According to the American Psychological Association, therapy can help individuals understand their relational patterns and develop healthier coping strategies.

Building a support network of trusted friends or family can also reinforce a sense of self-worth and empower individuals to make necessary changes.

She was so caught up in their relationship that she started to doubt her own instincts.

She was so caught up in their relationship that she started to doubt her own instincts.Murky_Treat1934

Her boyfriend was such a convincing manipulator that OP believed she was wrong to feel things.

Her boyfriend was such a convincing manipulator that OP believed she was wrong to feel things.Murky_Treat1934

It's difficult to see the truth when someone has been intentionally warping it to further their own agenda. OP needed the perspective of outsiders to shake her awake.

Reading her continuous posts about his manipulation was so concerning. Without the intervention of Redditors, OP would have spent years of her life catering to her jerk of an ex-boyfriend.

Psychological Analysis

From a clinical perspective, the behaviors exhibited by the boyfriend reflect a deeper emotional insecurity that manifests as manipulation.

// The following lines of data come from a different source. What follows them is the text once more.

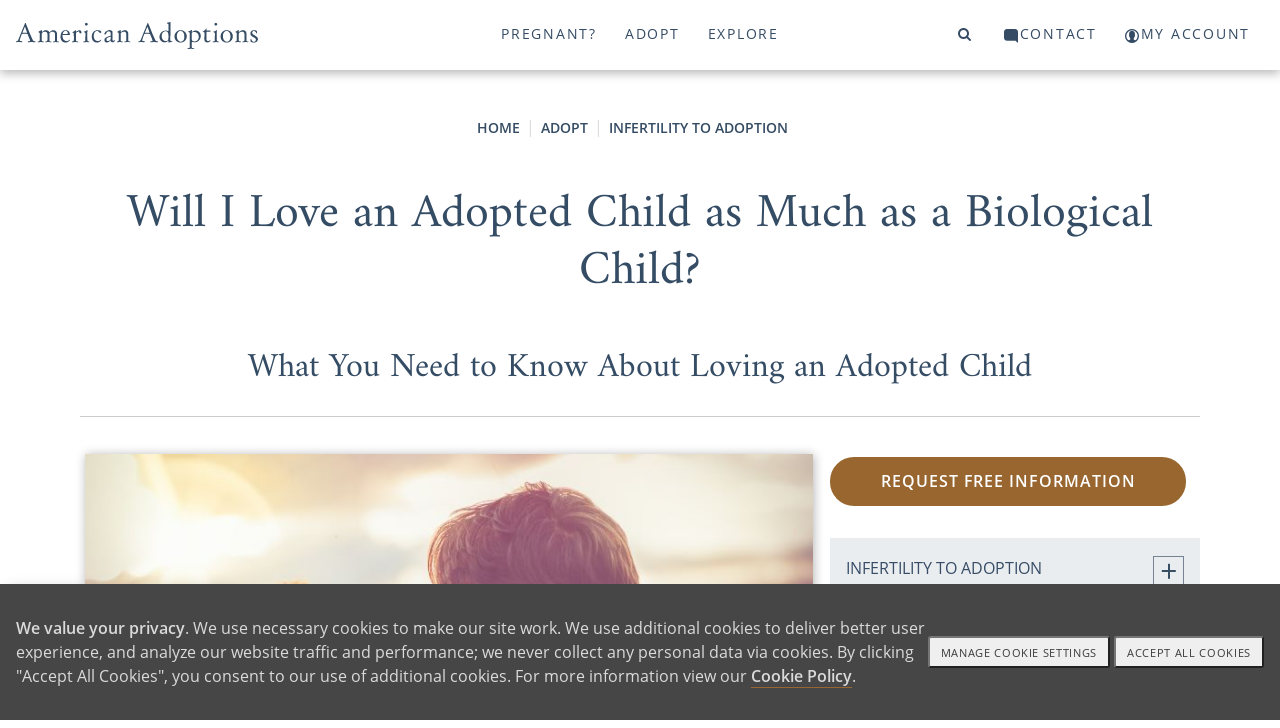

--- FILE ---
content_type: image/svg+xml
request_url: https://www.americanadoptions.com/assets/images/icon-facebook.svg
body_size: 561
content:
<svg xmlns="http://www.w3.org/2000/svg" width="13.176" height="26.178" viewBox="0 0 13.176 26.178">
  <path id="Path_225" data-name="Path 225" d="M8.848,19.739c0-1.933.014-3.866-.01-5.8-.006-.5.139-.71.7-.68.726.038,1.458-.023,2.183.018.7.039,1-.2,1.009-.871a15.3,15.3,0,0,1,.175-2.116c.344-2.2.17-1.79-1.713-1.807-2.539-.022-2.539-.005-2.361-2.4a1.329,1.329,0,0,1,1.433-1.333c.7-.024,1.4-.028,2.106-.008.558.016.81-.187.8-.728-.021-1.051-.029-2.1,0-3.155.019-.619-.277-.826-.89-.81C10.961.081,9.635.078,8.31.118,5.209.212,3.316,1.81,2.954,4.7a19.013,19.013,0,0,0-.087,3c.022.653-.2.9-.886.815-.333-.041-.677.015-1.013-.011C.274,8.451-.039,8.7,0,9.385c.045.732,0,1.468.011,2.2.018,1.762-.28,1.712,1.827,1.648.794-.024,1.017.166,1.009.92-.04,3.669-.019,7.339-.017,11.009,0,1.039.02,1.052,1.148,1.052,1.352,0,2.7-.021,4.057.009.606.013.827-.179.818-.76-.028-1.908-.01-3.816-.01-5.724" transform="translate(-0.001 -0.046)" fill="#fff"/>
</svg>


--- FILE ---
content_type: image/svg+xml
request_url: https://www.americanadoptions.com/assets/images/bullet-checkmark-gold.svg
body_size: 247
content:
<svg xmlns="http://www.w3.org/2000/svg" width="11.845" height="11.845" viewBox="0 0 11.845 11.845">
  <path id="path_color_border_" data-name="path [color_border]" d="M0,0V5.364L9.09,2.532" transform="translate(0.707 6.638) rotate(-45)" fill="none" stroke="#99662f" stroke-linejoin="round" stroke-width="2"/>
</svg>


--- FILE ---
content_type: image/svg+xml
request_url: https://www.americanadoptions.com/assets/images/stars.svg
body_size: 1185
content:
<?xml version="1.0" encoding="UTF-8" standalone="no"?><!DOCTYPE svg PUBLIC "-//W3C//DTD SVG 1.1//EN" "http://www.w3.org/Graphics/SVG/1.1/DTD/svg11.dtd"><svg width="100%" height="100%" viewBox="0 0 954 339" version="1.1" xmlns="http://www.w3.org/2000/svg" xmlns:xlink="http://www.w3.org/1999/xlink" xml:space="preserve" style="fill-rule:evenodd;clip-rule:evenodd;stroke-linejoin:round;stroke-miterlimit:1.41421;"><path d="M70.542,69.876l5.3,14.483l5.307,-14.483l15.903,-4.823l-15.903,-4.835l-5.307,-14.474l-5.3,14.474l-15.903,4.835l15.903,4.823Z" style="fill:#fff;fill-rule:nonzero;"/><path d="M6.411,128.648l2.318,6.334l2.321,-6.334l6.955,-2.109l-6.955,-2.114l-2.321,-6.331l-2.318,6.331l-6.955,2.114l6.955,2.109Z" style="fill:#fff;fill-rule:nonzero;"/><path d="M174.384,128.358l1.999,5.463l2.002,-5.463l5.999,-1.819l-5.999,-1.824l-2.002,-5.46l-1.999,5.46l-5.999,1.824l5.999,1.819Z" style="fill:#fff;fill-rule:nonzero;"/><path d="M294.67,158.171l3.397,9.283l3.402,-9.283l10.193,-3.091l-10.193,-3.099l-3.402,-9.277l-3.397,9.277l-10.193,3.099l10.193,3.091Z" style="fill:#fff;fill-rule:nonzero;"/><path d="M260.747,239.92l5.319,14.534l5.326,-14.534l15.958,-4.839l-15.958,-4.852l-5.326,-14.525l-5.319,14.525l-15.958,4.852l15.958,4.839Z" style="fill:#fff;fill-rule:nonzero;"/><path d="M400.747,156.92l5.319,14.534l5.326,-14.534l15.958,-4.839l-15.958,-4.852l-5.326,-14.525l-5.319,14.525l-15.958,4.852l15.958,4.839Z" style="fill:#fff;fill-rule:nonzero;"/><path d="M395.856,112.326l3.212,8.776l3.216,-8.776l9.636,-2.922l-9.636,-2.93l-3.216,-8.77l-3.212,8.77l-9.636,2.93l9.636,2.922Z" style="fill:#fff;fill-rule:nonzero;"/><path d="M473.955,201.327l2.113,5.775l2.117,-5.775l6.341,-1.923l-6.341,-1.928l-2.117,-5.772l-2.113,5.772l-6.342,1.928l6.342,1.923Z" style="fill:#fff;fill-rule:nonzero;"/><path d="M570.856,206.326l3.212,8.776l3.216,-8.776l9.636,-2.922l-9.636,-2.93l-3.216,-8.77l-3.212,8.77l-9.636,2.93l9.636,2.922Z" style="fill:#fff;fill-rule:nonzero;"/><path d="M531.208,178.825l4.858,13.277l4.866,-13.277l14.578,-4.42l-14.578,-4.433l-4.866,-13.268l-4.858,13.268l-14.579,4.433l14.579,4.42Z" style="fill:#fff;fill-rule:nonzero;"/><path d="M600.955,114.327l2.113,5.775l2.117,-5.775l6.341,-1.923l-6.341,-1.928l-2.117,-5.772l-2.113,5.772l-6.342,1.928l6.342,1.923Z" style="fill:#fff;fill-rule:nonzero;"/><path d="M654.856,90.326l3.212,8.776l3.216,-8.776l9.636,-2.922l-9.636,-2.93l-3.216,-8.77l-3.212,8.77l-9.636,2.93l9.636,2.922Z" style="fill:#fff;fill-rule:nonzero;"/><path d="M791.482,22.575l4.585,12.527l4.59,-12.527l13.755,-4.171l-13.755,-4.181l-4.59,-12.519l-4.585,12.519l-13.754,4.181l13.754,4.171Z" style="fill:#fff;fill-rule:nonzero;"/><path d="M763.403,215.303l3.224,8.811l3.229,-8.811l9.674,-2.934l-9.674,-2.941l-3.229,-8.806l-3.224,8.806l-9.675,2.941l9.675,2.934Z" style="fill:#fff;fill-rule:nonzero;"/><path d="M763.403,215.303l3.224,8.811l3.229,-8.811l9.674,-2.934l-9.674,-2.941l-3.229,-8.806l-3.224,8.806l-9.675,2.941l9.675,2.934Z" style="fill:#fff;fill-rule:nonzero;"/><path d="M799.754,245.802l4.872,13.312l4.878,-13.312l14.617,-4.432l-14.617,-4.444l-4.878,-13.304l-4.872,13.304l-14.616,4.444l14.616,4.432Z" style="fill:#fff;fill-rule:nonzero;"/><path d="M822.153,218.62l2.474,6.763l2.479,-6.763l7.424,-2.251l-7.424,-2.258l-2.479,-6.758l-2.474,6.758l-7.425,2.258l7.425,2.251Z" style="fill:#fff;fill-rule:nonzero;"/><path d="M887.681,159.869l4.945,13.514l4.952,-13.514l14.838,-4.499l-14.838,-4.511l-4.952,-13.506l-4.945,13.506l-14.838,4.511l14.838,4.499Z" style="fill:#fff;fill-rule:nonzero;"/><path d="M851.741,128.495l2.886,7.888l2.891,-7.888l8.66,-2.626l-8.66,-2.633l-2.891,-7.883l-2.886,7.883l-8.661,2.633l8.661,2.626Z" style="fill:#fff;fill-rule:nonzero;"/><path d="M854.681,324.869l4.945,13.514l4.952,-13.514l14.838,-4.499l-14.838,-4.511l-4.952,-13.506l-4.945,13.506l-14.838,4.511l14.838,4.499Z" style="fill:#fff;fill-rule:nonzero;"/><path d="M937.603,309.12l3.024,8.263l3.028,-8.263l9.072,-2.751l-9.072,-2.758l-3.028,-8.258l-3.024,8.258l-9.072,2.758l9.072,2.751Z" style="fill:#fff;fill-rule:nonzero;"/><path d="M734.518,304.91l1.899,5.189l1.901,-5.189l5.698,-1.728l-5.698,-1.732l-1.901,-5.186l-1.899,5.186l-5.698,1.732l5.698,1.728Z" style="fill:#fff;fill-rule:nonzero;"/></svg>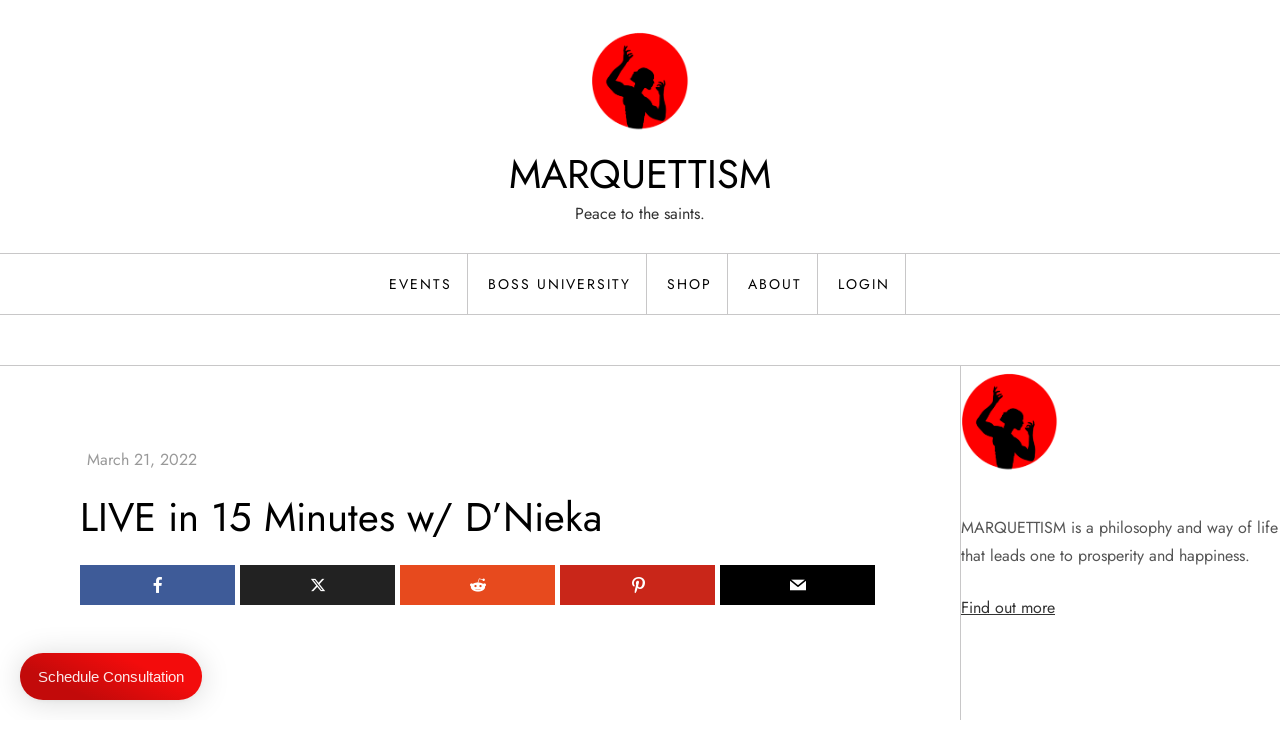

--- FILE ---
content_type: text/html; charset=utf-8
request_url: https://www.google.com/recaptcha/api2/aframe
body_size: 267
content:
<!DOCTYPE HTML><html><head><meta http-equiv="content-type" content="text/html; charset=UTF-8"></head><body><script nonce="P-pRemmVlOK2qwVAsYUMRA">/** Anti-fraud and anti-abuse applications only. See google.com/recaptcha */ try{var clients={'sodar':'https://pagead2.googlesyndication.com/pagead/sodar?'};window.addEventListener("message",function(a){try{if(a.source===window.parent){var b=JSON.parse(a.data);var c=clients[b['id']];if(c){var d=document.createElement('img');d.src=c+b['params']+'&rc='+(localStorage.getItem("rc::a")?sessionStorage.getItem("rc::b"):"");window.document.body.appendChild(d);sessionStorage.setItem("rc::e",parseInt(sessionStorage.getItem("rc::e")||0)+1);localStorage.setItem("rc::h",'1769146287266');}}}catch(b){}});window.parent.postMessage("_grecaptcha_ready", "*");}catch(b){}</script></body></html>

In situations like this, it's common for individuals with such backgrounds to create dependency in their partners, often subconsciously, as a means of maintaining control. Recognizing these patterns is critical for the girlfriend to regain her sense of autonomy and self-worth.

Analysis generated by AI

Analysis & Alternative Approaches

Understanding the psychological underpinnings of manipulation and dependency is crucial for recovery.

As research indicates, awareness of these dynamics is the first step toward healing and reclaiming one's agency in relationships.

Equipping oneself with knowledge and practical skills can pave the way for healthier interactions and emotional well-being.